Kim et al. [25] used Western blotting to show CD overexpression in placenta from preeclamptic patients. The majority of hormones, proteins, and enzymes are synthesized in the syncytium. CD may be abundantly expressed in placenta, such that circulating levels are lower, as was the case in our study. A previous study on high-temperature requirement A1 (HtrA1), a serine protease secreted from the placenta, showed that its concentration in maternal plasma is inversely correlated with its placental expression [26].

The limitations of our study are the following. First, being a cross-sectional study, it is difficult to determine whether elevated cathepsin B is a cause or consequence of preeclampsia. Second, all the measurements were held on after the onset of disease. We need to measure cathepsins B and D in the first and second trimesters of pregnancy, before the onset of disease, to elucidate its diagnostic value. Third, the sample size was too small to restrict the power for proving relationships between the severity of preeclampsia and the proteases. Nevertheless, our study has several strengths as well. This study is the first study conducted to investigate serum cathepsins B and D at the same time in preeclampsia. Abnormal expression of these proteases may be important clue to solve the pathophysiology of preeclampsia in the future.
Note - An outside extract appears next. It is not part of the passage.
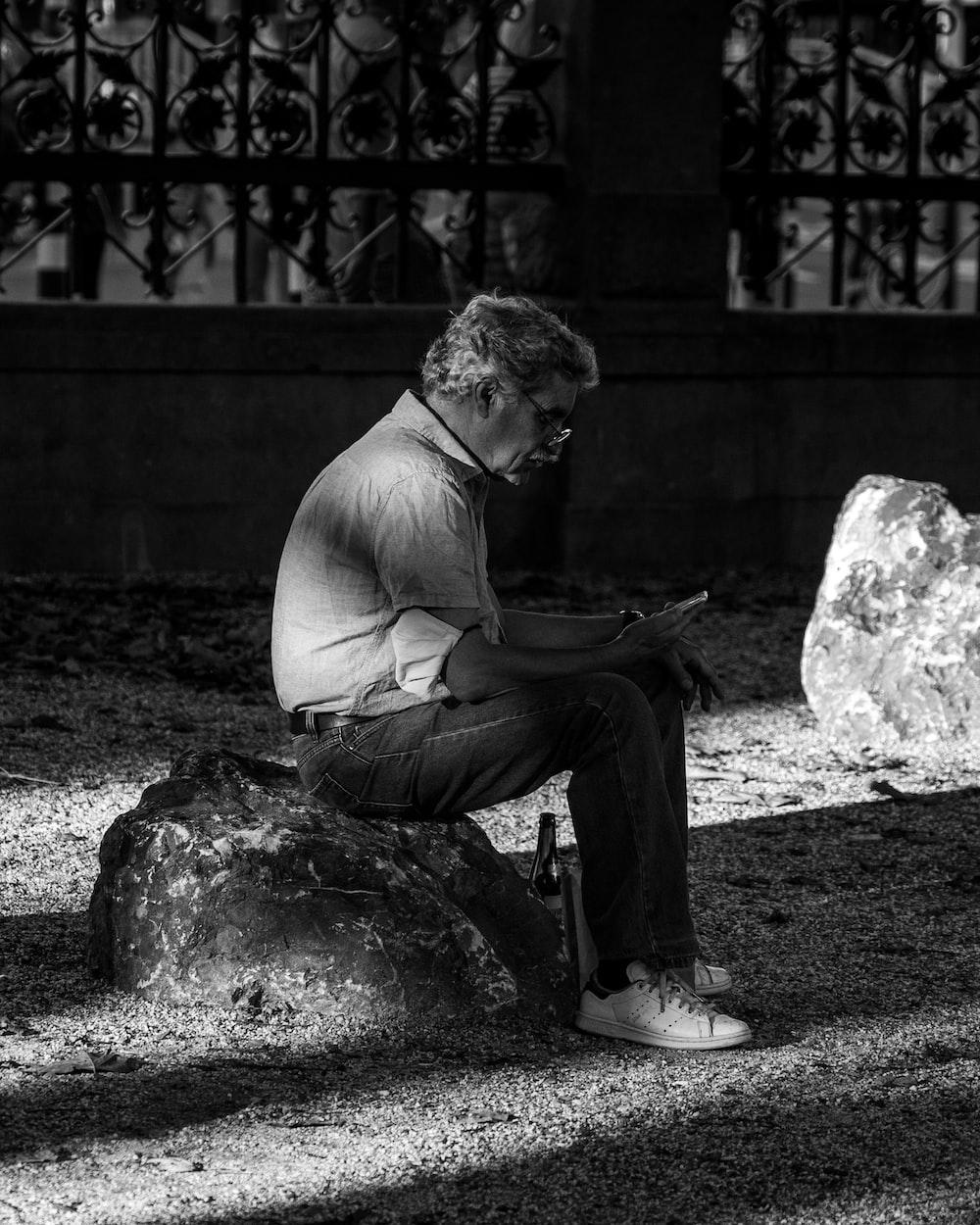 man in white crew neck t-shirt sitting on rock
In conclusion, we demonstrated the CB is significantly increased in the serum of women affected by PE, in contrast to serum concentrations of CD that decreased in this condition. Differential expression or aberrant release of cathepsin proteases from trophoblasts or other types of cells may indicate abnormal placentation, thus further exacerbating the pathologic condition of PE. Therefore, genetic and histopathologic methods should be used to determine why serum concentrations of these enzymes are deregulated in this disease state and further investigation and prospective clinical trials are needed to elucidate the exact role of cathepsins B and D in preeclampsia.